SUPPLIED TEXT:
****************

There's more than just the Fed meeting this week, but first things first:

The last time the FOMC felt this much pressure from the Market, right after Robert Rubin explained to Bernake just how severe the problems in the credit markets were, Bernake cut rates by 50 basis points. That's what the street is expecting now too. Wall Street is turning up the heat on the FOMC, and traders want the Fed to support the Market; they want a 50 basis point cut, and Wall Street thinks they can influence this Fed Chairman enough to get it.

They might get some, but they are unlikely to get all that they hope for. In fact, they are probably going to get more (other things) than they bargained for.

The FOMC will almost surely cut interest rates by 25 basis points on Tuesday. This is just about assured. If the FOMC decided not to cut, that would be a big blow to the Market, and although inflation concerns exist, Fed Governors have already made statements which suggest that inflation is less important than future economic conditions at this time. Therefore, the FOMC is likely to cut some, but are they likely to cut 50 basis points?

****************

MATERIAL SUPPLIED:
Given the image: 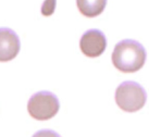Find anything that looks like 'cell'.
<instances>
[{"label": "cell", "instance_id": "cell-1", "mask_svg": "<svg viewBox=\"0 0 149 137\" xmlns=\"http://www.w3.org/2000/svg\"><path fill=\"white\" fill-rule=\"evenodd\" d=\"M147 58L141 42L133 39L121 40L114 46L111 60L113 65L123 73H134L144 67Z\"/></svg>", "mask_w": 149, "mask_h": 137}, {"label": "cell", "instance_id": "cell-2", "mask_svg": "<svg viewBox=\"0 0 149 137\" xmlns=\"http://www.w3.org/2000/svg\"><path fill=\"white\" fill-rule=\"evenodd\" d=\"M147 92L141 84L125 81L121 83L116 90V102L123 111L136 112L146 104Z\"/></svg>", "mask_w": 149, "mask_h": 137}, {"label": "cell", "instance_id": "cell-3", "mask_svg": "<svg viewBox=\"0 0 149 137\" xmlns=\"http://www.w3.org/2000/svg\"><path fill=\"white\" fill-rule=\"evenodd\" d=\"M60 109L58 97L47 90L38 91L29 98L27 111L29 115L38 121H46L54 118Z\"/></svg>", "mask_w": 149, "mask_h": 137}, {"label": "cell", "instance_id": "cell-4", "mask_svg": "<svg viewBox=\"0 0 149 137\" xmlns=\"http://www.w3.org/2000/svg\"><path fill=\"white\" fill-rule=\"evenodd\" d=\"M79 48L86 57L97 58L104 54L107 48L106 35L99 29H88L81 37Z\"/></svg>", "mask_w": 149, "mask_h": 137}, {"label": "cell", "instance_id": "cell-5", "mask_svg": "<svg viewBox=\"0 0 149 137\" xmlns=\"http://www.w3.org/2000/svg\"><path fill=\"white\" fill-rule=\"evenodd\" d=\"M21 48L20 38L11 29H0V60L10 61L17 56Z\"/></svg>", "mask_w": 149, "mask_h": 137}, {"label": "cell", "instance_id": "cell-6", "mask_svg": "<svg viewBox=\"0 0 149 137\" xmlns=\"http://www.w3.org/2000/svg\"><path fill=\"white\" fill-rule=\"evenodd\" d=\"M79 12L87 17H95L104 12L107 0H76Z\"/></svg>", "mask_w": 149, "mask_h": 137}, {"label": "cell", "instance_id": "cell-7", "mask_svg": "<svg viewBox=\"0 0 149 137\" xmlns=\"http://www.w3.org/2000/svg\"><path fill=\"white\" fill-rule=\"evenodd\" d=\"M56 3H57V0H45L42 6V15H45V17L52 15L54 12V9H56Z\"/></svg>", "mask_w": 149, "mask_h": 137}, {"label": "cell", "instance_id": "cell-8", "mask_svg": "<svg viewBox=\"0 0 149 137\" xmlns=\"http://www.w3.org/2000/svg\"><path fill=\"white\" fill-rule=\"evenodd\" d=\"M32 137H61L57 132L52 129H40L34 134Z\"/></svg>", "mask_w": 149, "mask_h": 137}]
</instances>
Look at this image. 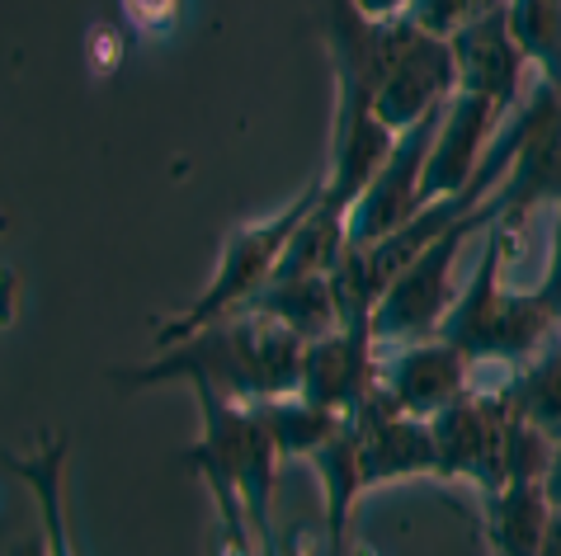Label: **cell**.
<instances>
[{
  "label": "cell",
  "mask_w": 561,
  "mask_h": 556,
  "mask_svg": "<svg viewBox=\"0 0 561 556\" xmlns=\"http://www.w3.org/2000/svg\"><path fill=\"white\" fill-rule=\"evenodd\" d=\"M307 339H298L274 316L241 306L213 326L194 331L190 339L170 349H156V359L142 368H118L114 382L123 387H156V382H194L198 396H222L237 406L293 396L302 382Z\"/></svg>",
  "instance_id": "cell-1"
},
{
  "label": "cell",
  "mask_w": 561,
  "mask_h": 556,
  "mask_svg": "<svg viewBox=\"0 0 561 556\" xmlns=\"http://www.w3.org/2000/svg\"><path fill=\"white\" fill-rule=\"evenodd\" d=\"M561 335V316L542 302L538 288L505 283V231L491 227L481 236V259L462 283L454 312L444 316L439 339H448L467 363L524 368Z\"/></svg>",
  "instance_id": "cell-2"
},
{
  "label": "cell",
  "mask_w": 561,
  "mask_h": 556,
  "mask_svg": "<svg viewBox=\"0 0 561 556\" xmlns=\"http://www.w3.org/2000/svg\"><path fill=\"white\" fill-rule=\"evenodd\" d=\"M321 194H325V175L307 179V189L293 198V204L278 212V218H264V222H255V227L237 231V236L227 241L222 259H217L213 283L198 292V298L184 306L175 321H165V326L156 331V349H170V345H180V339H190L194 331L213 326V321H222V316H231V312H241V306L251 302L255 292L274 278L278 259H284L288 241H293V231H298L307 212L321 204Z\"/></svg>",
  "instance_id": "cell-3"
},
{
  "label": "cell",
  "mask_w": 561,
  "mask_h": 556,
  "mask_svg": "<svg viewBox=\"0 0 561 556\" xmlns=\"http://www.w3.org/2000/svg\"><path fill=\"white\" fill-rule=\"evenodd\" d=\"M495 227V208L486 204L472 218H462L454 231H444L434 245H425L407 269H401L387 292L373 306V339L378 345H411V339H434L444 326V316L458 302V259L467 251V241L486 236Z\"/></svg>",
  "instance_id": "cell-4"
},
{
  "label": "cell",
  "mask_w": 561,
  "mask_h": 556,
  "mask_svg": "<svg viewBox=\"0 0 561 556\" xmlns=\"http://www.w3.org/2000/svg\"><path fill=\"white\" fill-rule=\"evenodd\" d=\"M454 95H458L454 43L439 38V34H425L415 20L397 14L392 34H387L382 81L373 90V114H378L392 132H407Z\"/></svg>",
  "instance_id": "cell-5"
},
{
  "label": "cell",
  "mask_w": 561,
  "mask_h": 556,
  "mask_svg": "<svg viewBox=\"0 0 561 556\" xmlns=\"http://www.w3.org/2000/svg\"><path fill=\"white\" fill-rule=\"evenodd\" d=\"M434 429V453H439V476H467L481 490L505 486V453H510V429L514 406L501 387L467 392L448 410L430 420Z\"/></svg>",
  "instance_id": "cell-6"
},
{
  "label": "cell",
  "mask_w": 561,
  "mask_h": 556,
  "mask_svg": "<svg viewBox=\"0 0 561 556\" xmlns=\"http://www.w3.org/2000/svg\"><path fill=\"white\" fill-rule=\"evenodd\" d=\"M444 114H448V104H439L430 118H420L415 128L397 137L392 157L378 165V175L368 179V189L358 194V204L350 208V245H378L425 208L420 184H425V165H430Z\"/></svg>",
  "instance_id": "cell-7"
},
{
  "label": "cell",
  "mask_w": 561,
  "mask_h": 556,
  "mask_svg": "<svg viewBox=\"0 0 561 556\" xmlns=\"http://www.w3.org/2000/svg\"><path fill=\"white\" fill-rule=\"evenodd\" d=\"M387 406L415 420H434L454 401L472 392V363L448 339H411V345H378V382Z\"/></svg>",
  "instance_id": "cell-8"
},
{
  "label": "cell",
  "mask_w": 561,
  "mask_h": 556,
  "mask_svg": "<svg viewBox=\"0 0 561 556\" xmlns=\"http://www.w3.org/2000/svg\"><path fill=\"white\" fill-rule=\"evenodd\" d=\"M448 43H454V61H458V90L491 100L501 114L519 109L524 95L534 90L528 85L534 61H528V53L519 48V38L510 28V0L467 20Z\"/></svg>",
  "instance_id": "cell-9"
},
{
  "label": "cell",
  "mask_w": 561,
  "mask_h": 556,
  "mask_svg": "<svg viewBox=\"0 0 561 556\" xmlns=\"http://www.w3.org/2000/svg\"><path fill=\"white\" fill-rule=\"evenodd\" d=\"M373 382H378L373 321H354V326H340L335 335H321L307 345L298 396L335 415H354L373 396Z\"/></svg>",
  "instance_id": "cell-10"
},
{
  "label": "cell",
  "mask_w": 561,
  "mask_h": 556,
  "mask_svg": "<svg viewBox=\"0 0 561 556\" xmlns=\"http://www.w3.org/2000/svg\"><path fill=\"white\" fill-rule=\"evenodd\" d=\"M350 439H354V453H358V467H364L368 486L401 482V476H420V472L439 467L430 420L392 410L378 392L350 415Z\"/></svg>",
  "instance_id": "cell-11"
},
{
  "label": "cell",
  "mask_w": 561,
  "mask_h": 556,
  "mask_svg": "<svg viewBox=\"0 0 561 556\" xmlns=\"http://www.w3.org/2000/svg\"><path fill=\"white\" fill-rule=\"evenodd\" d=\"M505 118L510 114H501L491 100L458 90V95L448 100V114L439 123V137H434V151H430V165H425L420 198H425V204H439V198L458 194L462 184L477 175V165H481V157H486V147L495 142V132H501Z\"/></svg>",
  "instance_id": "cell-12"
},
{
  "label": "cell",
  "mask_w": 561,
  "mask_h": 556,
  "mask_svg": "<svg viewBox=\"0 0 561 556\" xmlns=\"http://www.w3.org/2000/svg\"><path fill=\"white\" fill-rule=\"evenodd\" d=\"M245 306L274 316L278 326H288L298 339H321V335H335L345 326L340 316V302H335V283L331 274H302V278H270L260 292Z\"/></svg>",
  "instance_id": "cell-13"
},
{
  "label": "cell",
  "mask_w": 561,
  "mask_h": 556,
  "mask_svg": "<svg viewBox=\"0 0 561 556\" xmlns=\"http://www.w3.org/2000/svg\"><path fill=\"white\" fill-rule=\"evenodd\" d=\"M552 523V500L542 482H510L486 490V537L495 556H538Z\"/></svg>",
  "instance_id": "cell-14"
},
{
  "label": "cell",
  "mask_w": 561,
  "mask_h": 556,
  "mask_svg": "<svg viewBox=\"0 0 561 556\" xmlns=\"http://www.w3.org/2000/svg\"><path fill=\"white\" fill-rule=\"evenodd\" d=\"M501 392L528 425L542 429L552 443H561V335L524 368H510Z\"/></svg>",
  "instance_id": "cell-15"
},
{
  "label": "cell",
  "mask_w": 561,
  "mask_h": 556,
  "mask_svg": "<svg viewBox=\"0 0 561 556\" xmlns=\"http://www.w3.org/2000/svg\"><path fill=\"white\" fill-rule=\"evenodd\" d=\"M255 415L260 425L270 429V439L278 443L284 457H317L325 443H331L340 429H345L350 415H335L325 406H311L307 396H274V401H255Z\"/></svg>",
  "instance_id": "cell-16"
},
{
  "label": "cell",
  "mask_w": 561,
  "mask_h": 556,
  "mask_svg": "<svg viewBox=\"0 0 561 556\" xmlns=\"http://www.w3.org/2000/svg\"><path fill=\"white\" fill-rule=\"evenodd\" d=\"M510 28L542 81L561 90V0H510Z\"/></svg>",
  "instance_id": "cell-17"
},
{
  "label": "cell",
  "mask_w": 561,
  "mask_h": 556,
  "mask_svg": "<svg viewBox=\"0 0 561 556\" xmlns=\"http://www.w3.org/2000/svg\"><path fill=\"white\" fill-rule=\"evenodd\" d=\"M61 457H67V439H48L34 457H10L14 476H24L43 500V519H48V556H71L67 552V519H61Z\"/></svg>",
  "instance_id": "cell-18"
},
{
  "label": "cell",
  "mask_w": 561,
  "mask_h": 556,
  "mask_svg": "<svg viewBox=\"0 0 561 556\" xmlns=\"http://www.w3.org/2000/svg\"><path fill=\"white\" fill-rule=\"evenodd\" d=\"M491 5L501 0H411L407 5V20H415L425 34H439V38H454L467 20L486 14Z\"/></svg>",
  "instance_id": "cell-19"
},
{
  "label": "cell",
  "mask_w": 561,
  "mask_h": 556,
  "mask_svg": "<svg viewBox=\"0 0 561 556\" xmlns=\"http://www.w3.org/2000/svg\"><path fill=\"white\" fill-rule=\"evenodd\" d=\"M542 302L552 306V312L561 316V204H557V222H552V251H548V269H542Z\"/></svg>",
  "instance_id": "cell-20"
},
{
  "label": "cell",
  "mask_w": 561,
  "mask_h": 556,
  "mask_svg": "<svg viewBox=\"0 0 561 556\" xmlns=\"http://www.w3.org/2000/svg\"><path fill=\"white\" fill-rule=\"evenodd\" d=\"M542 490H548L552 509H561V443H557V453L548 462V472H542Z\"/></svg>",
  "instance_id": "cell-21"
},
{
  "label": "cell",
  "mask_w": 561,
  "mask_h": 556,
  "mask_svg": "<svg viewBox=\"0 0 561 556\" xmlns=\"http://www.w3.org/2000/svg\"><path fill=\"white\" fill-rule=\"evenodd\" d=\"M538 556H561V509H552V523H548V537H542Z\"/></svg>",
  "instance_id": "cell-22"
}]
</instances>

****************

PROBLEMS TO WORK ON:
(1) Duplicate the Fed commentary starting at "They might get" and ending at "50 basis points?".
(2) Which distinct terms, other than personal names, does the Fed commentary use for the central bank, its committee, or its officials?
(3) In the Fed commentary, how large a rate cut is the FOMC almost sure to make on Tuesday?
Rely only on the Fed commentary, not on the rows.

RESPONSES IN ORDER:
(1)
They might get some, but they are unlikely to get all that they hope for. In fact, they are probably going to get more (other things) than they bargained for.

The FOMC will almost surely cut interest rates by 25 basis points on Tuesday. This is just about assured. If the FOMC decided not to cut, that would be a big blow to the Market, and although inflation concerns exist, Fed Governors have already made statements which suggest that inflation is less important than future economic conditions at this time. Therefore, the FOMC is likely to cut some, but are they likely to cut 50 basis points?

(2)
Fed
FOMC
Fed Chairman
Fed Governors

(3) 25 basis points.